JACC Cardiovasc Imaging. 2025 Dec 9:S1936-878X(25)00631-X. doi: 10.1016/j.jcmg.2025.10.020. Online ahead of print.
ABSTRACT
Atherosclerotic cardiovascular disease (ASCVD), in particular atherosclerotic coronary artery disease (CAD), is the leading cause of death in the United States and globally. In the majority of ASCVD victims, the first sign is an acute event (heart attack or stroke) with a high fatality rate.

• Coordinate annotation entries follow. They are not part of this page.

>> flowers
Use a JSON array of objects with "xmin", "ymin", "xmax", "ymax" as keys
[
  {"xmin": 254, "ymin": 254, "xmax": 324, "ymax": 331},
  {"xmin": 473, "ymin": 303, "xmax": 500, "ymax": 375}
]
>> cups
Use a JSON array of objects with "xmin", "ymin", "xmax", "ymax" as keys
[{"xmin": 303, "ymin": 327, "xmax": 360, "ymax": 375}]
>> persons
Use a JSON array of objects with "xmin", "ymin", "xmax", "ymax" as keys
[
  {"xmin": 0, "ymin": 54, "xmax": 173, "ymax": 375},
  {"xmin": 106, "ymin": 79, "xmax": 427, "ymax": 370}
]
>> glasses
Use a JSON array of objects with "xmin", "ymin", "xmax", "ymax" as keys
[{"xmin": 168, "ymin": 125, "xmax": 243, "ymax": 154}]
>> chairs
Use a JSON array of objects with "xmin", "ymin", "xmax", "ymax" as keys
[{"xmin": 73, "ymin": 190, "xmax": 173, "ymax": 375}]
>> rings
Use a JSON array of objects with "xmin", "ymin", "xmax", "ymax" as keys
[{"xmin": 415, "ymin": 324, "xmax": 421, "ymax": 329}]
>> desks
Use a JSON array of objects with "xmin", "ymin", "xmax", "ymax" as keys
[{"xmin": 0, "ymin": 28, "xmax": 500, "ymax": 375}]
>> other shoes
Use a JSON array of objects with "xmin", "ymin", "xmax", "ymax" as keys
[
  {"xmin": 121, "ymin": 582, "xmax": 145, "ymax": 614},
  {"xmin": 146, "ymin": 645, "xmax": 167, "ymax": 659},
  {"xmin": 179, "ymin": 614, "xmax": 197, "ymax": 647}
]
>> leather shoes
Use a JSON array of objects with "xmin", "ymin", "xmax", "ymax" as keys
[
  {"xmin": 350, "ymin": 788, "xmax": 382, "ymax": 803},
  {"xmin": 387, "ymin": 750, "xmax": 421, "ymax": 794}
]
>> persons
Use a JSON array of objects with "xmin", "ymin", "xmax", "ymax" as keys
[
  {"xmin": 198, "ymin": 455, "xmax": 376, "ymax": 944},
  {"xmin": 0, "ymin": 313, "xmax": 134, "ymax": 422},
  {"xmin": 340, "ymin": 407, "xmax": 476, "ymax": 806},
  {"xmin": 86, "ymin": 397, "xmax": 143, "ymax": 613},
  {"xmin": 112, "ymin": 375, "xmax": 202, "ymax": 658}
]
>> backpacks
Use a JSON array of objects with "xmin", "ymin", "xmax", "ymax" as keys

It is widely accepted that most CAD deaths are preventable if asymptomatic at-risk patients are diagnosed and treated before the onset of clinical symptoms. In the past 30 years, numerous studies conclusively demonstrated that coronary artery calcium (CAC) imaging diagnoses patients with subclinical CAD and predicts adverse outcomes beyond conventional risk factors such as hyperlipidemia, hypertension, smoking, and diabetes. Current ASCVD prevention guidelines issued by U.S. cardiovascular professional societies recommend risk factor assessment to screen individuals who may be at risk, followed by CAC imaging in the borderline- and intermediate-risk categories to diagnose and quantify the severity of CAD to guide treatment. However, most payers do not follow these guidelines to cover CAC imaging requiring patients to pay out of pocket, resulting in underdiagnosis and failure to prevent costly cardiovascular events. In this statement, we elaborate on the diagnostic use of CAC imaging and call on health care providers, payers, and policymakers to follow the ASCVD prevention guidelines and provide coverage. Covering the appropriate diagnostic use of CAC will enable physicians to perform shared decision-making for the treatment of patients with asymptomatic CAD and personalize the intensity of the treatment based on the extent of CAD. Specifically, this statement focuses on the diagnostic role of CAC imaging rather than its potential as a universal screening test. Although there are rationales for population-wide screening, such an approach would require large-scale outcome studies and is beyond the scope of this paper.